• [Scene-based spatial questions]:

--- start ---

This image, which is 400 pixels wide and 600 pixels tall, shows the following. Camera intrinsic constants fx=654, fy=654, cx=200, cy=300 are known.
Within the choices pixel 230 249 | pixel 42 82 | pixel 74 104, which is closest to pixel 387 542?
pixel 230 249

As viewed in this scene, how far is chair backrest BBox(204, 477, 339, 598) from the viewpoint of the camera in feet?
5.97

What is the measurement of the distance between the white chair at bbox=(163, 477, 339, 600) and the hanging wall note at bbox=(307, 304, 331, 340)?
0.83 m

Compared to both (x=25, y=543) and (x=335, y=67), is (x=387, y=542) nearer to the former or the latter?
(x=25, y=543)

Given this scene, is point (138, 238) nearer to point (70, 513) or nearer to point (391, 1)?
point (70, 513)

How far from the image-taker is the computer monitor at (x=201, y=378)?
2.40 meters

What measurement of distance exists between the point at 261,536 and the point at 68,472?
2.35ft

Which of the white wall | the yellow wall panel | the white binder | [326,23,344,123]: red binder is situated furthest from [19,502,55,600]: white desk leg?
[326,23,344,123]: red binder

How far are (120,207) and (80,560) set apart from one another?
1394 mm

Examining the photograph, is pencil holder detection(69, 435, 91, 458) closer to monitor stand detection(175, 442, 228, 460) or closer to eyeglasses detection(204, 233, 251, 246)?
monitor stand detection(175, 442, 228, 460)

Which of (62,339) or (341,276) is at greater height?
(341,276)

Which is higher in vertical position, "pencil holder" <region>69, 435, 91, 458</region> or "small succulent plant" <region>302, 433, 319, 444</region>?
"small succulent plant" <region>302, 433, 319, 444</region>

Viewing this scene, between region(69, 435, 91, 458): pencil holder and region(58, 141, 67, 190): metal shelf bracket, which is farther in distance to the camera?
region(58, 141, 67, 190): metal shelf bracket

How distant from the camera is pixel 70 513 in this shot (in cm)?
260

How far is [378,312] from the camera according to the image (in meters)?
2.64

--- end ---
--- start ---

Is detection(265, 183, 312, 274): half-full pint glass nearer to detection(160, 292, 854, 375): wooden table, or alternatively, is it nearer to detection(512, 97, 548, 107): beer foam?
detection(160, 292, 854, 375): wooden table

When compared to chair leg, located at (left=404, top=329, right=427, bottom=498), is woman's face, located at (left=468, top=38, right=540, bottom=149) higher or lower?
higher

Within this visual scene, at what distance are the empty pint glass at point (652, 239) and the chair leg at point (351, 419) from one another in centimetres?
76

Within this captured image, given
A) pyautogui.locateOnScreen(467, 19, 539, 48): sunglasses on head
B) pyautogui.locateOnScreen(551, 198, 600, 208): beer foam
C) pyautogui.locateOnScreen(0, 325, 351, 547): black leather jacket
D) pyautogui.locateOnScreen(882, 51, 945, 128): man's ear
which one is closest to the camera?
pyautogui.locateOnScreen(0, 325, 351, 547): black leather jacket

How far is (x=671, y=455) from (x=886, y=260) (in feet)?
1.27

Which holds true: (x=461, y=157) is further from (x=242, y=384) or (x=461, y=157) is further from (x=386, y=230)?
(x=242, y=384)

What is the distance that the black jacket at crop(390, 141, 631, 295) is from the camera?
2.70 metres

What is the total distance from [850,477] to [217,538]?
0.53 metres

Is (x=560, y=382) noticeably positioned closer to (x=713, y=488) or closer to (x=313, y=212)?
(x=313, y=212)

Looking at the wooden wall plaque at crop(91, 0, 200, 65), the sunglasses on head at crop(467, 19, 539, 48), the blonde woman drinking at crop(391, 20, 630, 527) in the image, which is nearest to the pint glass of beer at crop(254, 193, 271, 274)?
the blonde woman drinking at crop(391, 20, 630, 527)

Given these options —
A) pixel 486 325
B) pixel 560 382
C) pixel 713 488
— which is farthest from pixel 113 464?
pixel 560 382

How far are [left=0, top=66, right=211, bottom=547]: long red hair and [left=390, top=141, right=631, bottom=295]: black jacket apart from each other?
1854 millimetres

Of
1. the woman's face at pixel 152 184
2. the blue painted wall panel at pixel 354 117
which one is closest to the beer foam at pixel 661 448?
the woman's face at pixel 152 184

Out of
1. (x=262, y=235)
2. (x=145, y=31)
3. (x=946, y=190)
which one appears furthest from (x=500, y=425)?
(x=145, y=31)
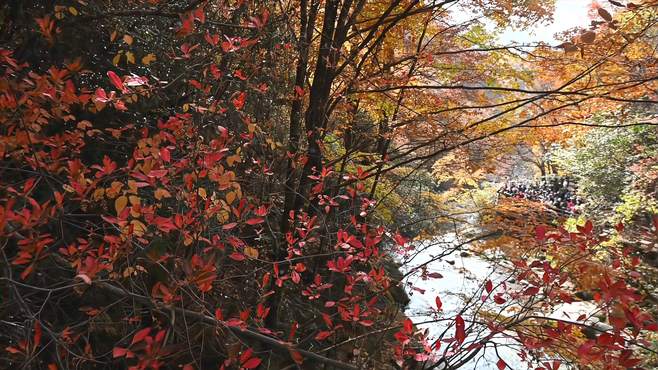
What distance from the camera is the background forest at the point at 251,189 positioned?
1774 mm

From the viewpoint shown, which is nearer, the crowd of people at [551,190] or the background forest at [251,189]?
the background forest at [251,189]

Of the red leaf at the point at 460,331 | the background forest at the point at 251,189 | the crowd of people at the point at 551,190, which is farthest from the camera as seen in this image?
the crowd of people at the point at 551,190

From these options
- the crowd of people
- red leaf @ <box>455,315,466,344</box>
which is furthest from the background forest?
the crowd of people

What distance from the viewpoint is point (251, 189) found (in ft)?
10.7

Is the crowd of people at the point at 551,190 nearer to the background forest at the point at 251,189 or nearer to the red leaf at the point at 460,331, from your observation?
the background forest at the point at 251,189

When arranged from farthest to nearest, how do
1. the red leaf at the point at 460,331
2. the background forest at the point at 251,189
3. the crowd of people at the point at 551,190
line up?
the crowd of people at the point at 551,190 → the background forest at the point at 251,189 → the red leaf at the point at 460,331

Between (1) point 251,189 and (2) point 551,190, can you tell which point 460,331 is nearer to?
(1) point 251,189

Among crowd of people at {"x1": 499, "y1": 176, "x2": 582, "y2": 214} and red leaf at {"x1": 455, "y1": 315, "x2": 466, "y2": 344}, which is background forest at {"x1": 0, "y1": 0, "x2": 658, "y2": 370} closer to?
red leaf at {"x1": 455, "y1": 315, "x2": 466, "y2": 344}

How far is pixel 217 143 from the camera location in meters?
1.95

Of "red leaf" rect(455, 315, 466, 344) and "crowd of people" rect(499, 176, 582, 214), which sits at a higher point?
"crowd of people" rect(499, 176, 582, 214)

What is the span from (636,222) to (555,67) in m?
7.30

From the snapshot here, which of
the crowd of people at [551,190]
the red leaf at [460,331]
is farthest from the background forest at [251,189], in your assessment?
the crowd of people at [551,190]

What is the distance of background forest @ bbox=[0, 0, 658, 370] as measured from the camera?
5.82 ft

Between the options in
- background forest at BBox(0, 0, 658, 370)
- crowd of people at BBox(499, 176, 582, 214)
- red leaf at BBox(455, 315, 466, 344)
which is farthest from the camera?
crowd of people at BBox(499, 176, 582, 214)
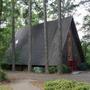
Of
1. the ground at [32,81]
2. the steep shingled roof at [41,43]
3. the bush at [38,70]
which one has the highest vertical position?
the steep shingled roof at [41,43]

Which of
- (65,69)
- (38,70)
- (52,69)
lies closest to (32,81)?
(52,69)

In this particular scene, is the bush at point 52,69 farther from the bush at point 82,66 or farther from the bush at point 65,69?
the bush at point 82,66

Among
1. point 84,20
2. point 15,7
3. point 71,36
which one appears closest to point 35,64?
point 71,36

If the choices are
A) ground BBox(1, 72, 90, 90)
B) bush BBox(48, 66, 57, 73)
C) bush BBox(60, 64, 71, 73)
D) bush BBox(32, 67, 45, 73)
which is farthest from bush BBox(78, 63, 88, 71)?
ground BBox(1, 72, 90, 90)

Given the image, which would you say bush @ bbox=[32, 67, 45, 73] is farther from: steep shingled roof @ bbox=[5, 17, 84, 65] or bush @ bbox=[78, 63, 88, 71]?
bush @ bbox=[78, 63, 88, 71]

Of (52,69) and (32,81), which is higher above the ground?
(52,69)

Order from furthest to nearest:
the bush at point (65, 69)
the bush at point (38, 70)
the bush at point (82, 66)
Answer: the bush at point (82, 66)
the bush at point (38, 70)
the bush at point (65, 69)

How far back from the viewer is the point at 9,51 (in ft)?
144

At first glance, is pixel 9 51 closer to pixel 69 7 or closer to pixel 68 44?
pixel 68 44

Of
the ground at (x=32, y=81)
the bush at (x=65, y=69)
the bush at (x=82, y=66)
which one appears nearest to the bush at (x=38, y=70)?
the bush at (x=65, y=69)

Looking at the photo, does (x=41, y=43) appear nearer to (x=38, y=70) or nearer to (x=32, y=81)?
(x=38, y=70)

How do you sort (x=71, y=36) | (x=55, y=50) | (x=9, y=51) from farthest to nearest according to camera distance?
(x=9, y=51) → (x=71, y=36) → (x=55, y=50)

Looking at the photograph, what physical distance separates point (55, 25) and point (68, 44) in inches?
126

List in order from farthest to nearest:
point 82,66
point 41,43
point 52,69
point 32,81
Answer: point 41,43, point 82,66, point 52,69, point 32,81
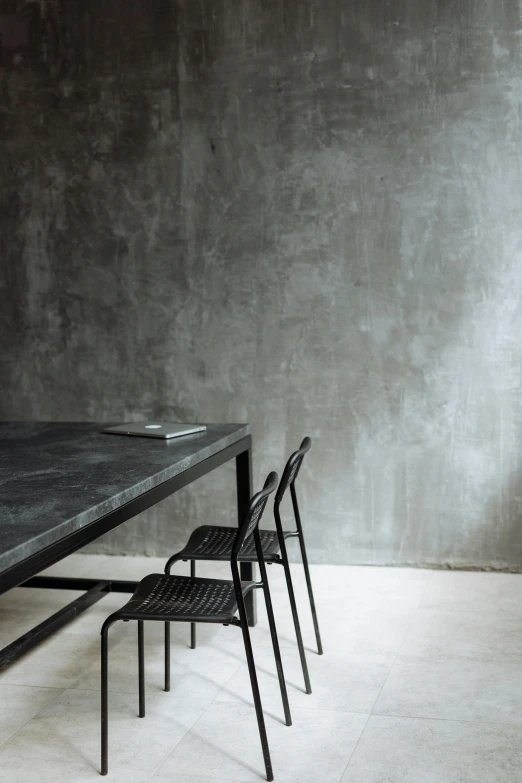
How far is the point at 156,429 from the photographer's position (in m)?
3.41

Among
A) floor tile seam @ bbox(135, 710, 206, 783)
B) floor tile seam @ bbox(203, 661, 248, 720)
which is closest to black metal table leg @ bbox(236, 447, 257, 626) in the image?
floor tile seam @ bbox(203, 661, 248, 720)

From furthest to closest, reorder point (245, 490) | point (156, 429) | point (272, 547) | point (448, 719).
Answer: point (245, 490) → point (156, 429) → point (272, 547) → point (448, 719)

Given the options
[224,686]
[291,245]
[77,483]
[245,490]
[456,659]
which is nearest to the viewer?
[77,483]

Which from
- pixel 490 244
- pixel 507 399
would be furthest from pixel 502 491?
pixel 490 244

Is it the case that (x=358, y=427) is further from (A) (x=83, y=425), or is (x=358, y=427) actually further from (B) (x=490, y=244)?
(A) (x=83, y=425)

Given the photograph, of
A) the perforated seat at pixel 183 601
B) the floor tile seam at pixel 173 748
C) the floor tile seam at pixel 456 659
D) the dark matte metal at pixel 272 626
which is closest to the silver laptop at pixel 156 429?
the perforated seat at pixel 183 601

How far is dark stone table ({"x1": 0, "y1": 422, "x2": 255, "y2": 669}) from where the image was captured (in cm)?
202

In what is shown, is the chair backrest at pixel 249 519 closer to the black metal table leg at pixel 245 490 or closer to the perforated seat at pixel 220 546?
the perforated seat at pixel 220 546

--- end ---
--- start ---

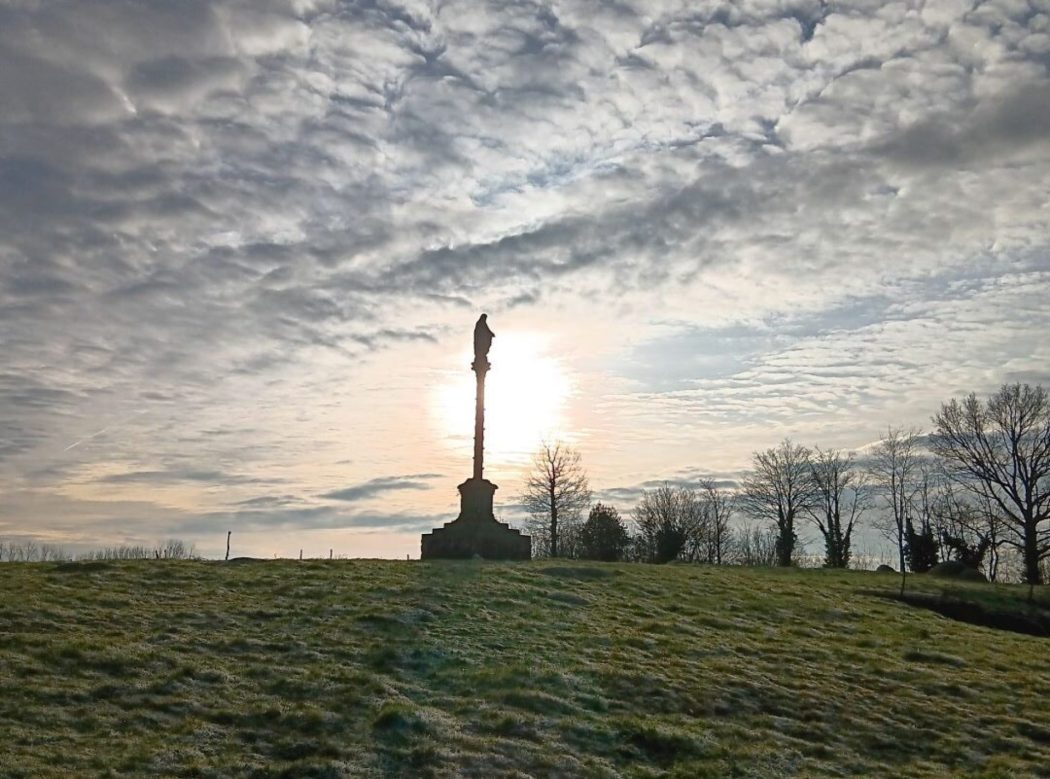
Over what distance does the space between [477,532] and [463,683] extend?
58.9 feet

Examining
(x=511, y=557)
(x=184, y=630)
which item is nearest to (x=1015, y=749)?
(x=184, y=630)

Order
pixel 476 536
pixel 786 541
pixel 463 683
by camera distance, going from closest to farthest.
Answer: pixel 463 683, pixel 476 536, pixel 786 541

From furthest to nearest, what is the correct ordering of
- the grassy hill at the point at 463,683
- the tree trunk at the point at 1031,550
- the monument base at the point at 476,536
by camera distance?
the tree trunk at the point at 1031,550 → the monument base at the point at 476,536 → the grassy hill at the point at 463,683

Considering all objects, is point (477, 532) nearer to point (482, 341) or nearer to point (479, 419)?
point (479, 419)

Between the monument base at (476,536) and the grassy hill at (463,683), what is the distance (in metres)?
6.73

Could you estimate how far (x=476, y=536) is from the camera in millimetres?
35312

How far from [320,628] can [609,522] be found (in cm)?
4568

--- end ---

• [Goal]: Copy the lines from the one with "How far back" up to and including the one with "(x=9, y=51) → (x=71, y=36) → (x=55, y=50)".

• [The output]:
How far back from the viewer is the point at 9,51 (in ft)?
144

At first glance, is pixel 9 51 closer to pixel 69 7 or closer to pixel 68 44?
pixel 68 44

Of
the ground at (x=32, y=81)
the bush at (x=65, y=69)
the bush at (x=82, y=66)
which one appears nearest to the bush at (x=38, y=70)?
the bush at (x=65, y=69)

Looking at the photo, does (x=41, y=43) appear nearer to (x=38, y=70) or nearer to (x=32, y=81)?
(x=38, y=70)

How do you sort (x=71, y=36) | (x=55, y=50) | (x=9, y=51) from farthest to nearest according to camera distance?
(x=9, y=51) → (x=71, y=36) → (x=55, y=50)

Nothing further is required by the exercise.